In a message dated 10/12/01 7:54:26 AM Pacific Daylight Time,
brewerj@squared.com writes:
<<
Why do certain yagis used an insulated dipole (TA33) as the driven element,
while
others feed through some sort of matching (gamma, hairpin, etc)?
What are the different mechanical issues that force the use of each?
Thanks!
John
>>
The main reason is to get R's close to 50 for a direct match with coax with
no balun. The coax shield has RF spill over and excites the tower also
vertically polarized which ups sets F/B. To get a reasonable match the
parasitic elements are detuned from max gain and even past best F/B. So you
have a very low gain beam with fair bandwidth at a low cost.

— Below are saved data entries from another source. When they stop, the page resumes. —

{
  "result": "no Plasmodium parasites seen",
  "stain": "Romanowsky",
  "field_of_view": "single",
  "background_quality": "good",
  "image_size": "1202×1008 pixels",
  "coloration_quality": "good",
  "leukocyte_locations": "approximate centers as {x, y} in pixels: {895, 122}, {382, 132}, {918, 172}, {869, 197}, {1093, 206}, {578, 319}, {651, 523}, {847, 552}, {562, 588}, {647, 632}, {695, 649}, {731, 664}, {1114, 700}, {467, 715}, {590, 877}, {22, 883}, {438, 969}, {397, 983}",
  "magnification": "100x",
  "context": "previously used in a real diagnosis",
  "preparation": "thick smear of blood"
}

In actuality using a balun on the coax, the TA33 will do a fair job at about
40' only because the vertical pattern is very very broad and almost
completely fills the high angle reflection factors and will do a fair job
stateside even at the lower gain. Any TA33 will need a complete overhaul
before installing and that is a job. There is a way to Grid Dip the coils
but you need to know what frequency they need to be resonant and how to do
it. There are no replacement parts as far as I know.
I'd retire it and look at the M2, Raibeam and Antenna Mart Quads. You will
set your Ham Radio back if you install the TA33 again. I've checked out many
of them. Start with a 2 element at 40'. Small rotators can be used and
light towers. It's a great investment and all joints will be new and clean.